The guide wire shaft 16 extends through the lumen 28 of the catheter body 22, and the distal end of the guide wire shaft 16 extends distally beyond the distal end 24 of the catheter body 22. The distal ends 42a, 44a of the balloon walls 42, 44 are fixedly attached to the distal end of the guide wire shaft 16, and the proximal ends 42b, 44b of the balloon walls 42 and 44 are fixedly attached to the distal end 24 of the catheter body 22. The guide wire shaft 16 is configured to rotate within the catheter lumen 28 relative to the catheter body 22, thereby causing the balloon 40 to wrap around the distal end of the guide wire shaft 16.

The catheter body 22 and the guide wire shaft 16 are laterally flexible, yet torsionally rigid. Torque applied to the proximal end of the guide wire shaft 16 through the balloon folding mechanism in the handle 10 is efficiently translated to the distal end of the guide wire shaft 16 in order to rotate the distal ends 42a, 44a of the balloon walls 42, 44 relative to the proximal ends 42b, 44b of the balloon walls 42, 44. Similarly, the catheter body 22 has enough torsional rigidity to avoid twisting when the distal ends 42a, 44a of the balloon walls 42, 44 are rotated relative to the catheter body 22. The catheter 20 includes a coolant inlet lumen 74 and an exhaust lumen 72, shown here as concentric lumens, disposed within the lumen 28 of the catheter 20, and configured for transporting liquid coolant between the proximal end of the catheter 20 and the balloon 40 on the distal end of the catheter 20. It should be well understood that the coolant lumen 74 and exhaust lumen 72 may have other configurations and may be arranged for more uniform dispersal of the coolant within the balloon 40.

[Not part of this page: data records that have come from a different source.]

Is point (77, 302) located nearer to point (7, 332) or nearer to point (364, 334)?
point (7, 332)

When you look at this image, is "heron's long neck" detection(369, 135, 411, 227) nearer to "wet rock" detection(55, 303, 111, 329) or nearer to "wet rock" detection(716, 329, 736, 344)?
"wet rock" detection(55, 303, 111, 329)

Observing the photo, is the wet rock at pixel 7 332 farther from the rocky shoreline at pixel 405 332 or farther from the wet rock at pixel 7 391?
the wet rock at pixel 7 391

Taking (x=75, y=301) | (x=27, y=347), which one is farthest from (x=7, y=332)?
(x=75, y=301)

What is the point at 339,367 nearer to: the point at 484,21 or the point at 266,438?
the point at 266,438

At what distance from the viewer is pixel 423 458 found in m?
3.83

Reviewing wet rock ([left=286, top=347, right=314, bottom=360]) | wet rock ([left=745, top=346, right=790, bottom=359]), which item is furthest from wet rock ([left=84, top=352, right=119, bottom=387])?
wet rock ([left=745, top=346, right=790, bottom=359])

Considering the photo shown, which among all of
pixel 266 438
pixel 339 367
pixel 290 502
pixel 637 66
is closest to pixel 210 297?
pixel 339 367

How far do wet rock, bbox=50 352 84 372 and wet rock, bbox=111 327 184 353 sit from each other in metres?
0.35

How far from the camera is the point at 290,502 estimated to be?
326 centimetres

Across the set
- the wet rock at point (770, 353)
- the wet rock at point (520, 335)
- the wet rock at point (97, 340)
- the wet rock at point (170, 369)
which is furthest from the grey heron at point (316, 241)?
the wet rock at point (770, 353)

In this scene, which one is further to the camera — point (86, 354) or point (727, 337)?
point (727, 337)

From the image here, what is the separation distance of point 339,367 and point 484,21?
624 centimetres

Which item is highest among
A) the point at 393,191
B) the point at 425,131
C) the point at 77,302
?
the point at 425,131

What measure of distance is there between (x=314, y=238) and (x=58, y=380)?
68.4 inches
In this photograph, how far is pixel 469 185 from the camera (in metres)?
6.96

As discussed briefly above, the balloon folding mechanism disposed in the handle may be configured for rotating and elongating the balloon 40. One exemplary embodiment of such a balloon folding mechanism is depicted in Fig. 4A, which shows the folding mechanism in a neutral position, and Fig. 4B, which shows the folding mechanism in the rotated and distally advanced position. A handle 110 attached to the proximal end 26 of the catheter body 22 includes a housing 132 for the balloon folding mechanism components. The proximal end of the guide wire shaft 16 is disposed within the housing 132 and an actuator 115, including a rotating member 112 and a thumb tab 114, is fixedly attached to the guide wire shaft 16 though an attaching member 124 and an annular ring 126.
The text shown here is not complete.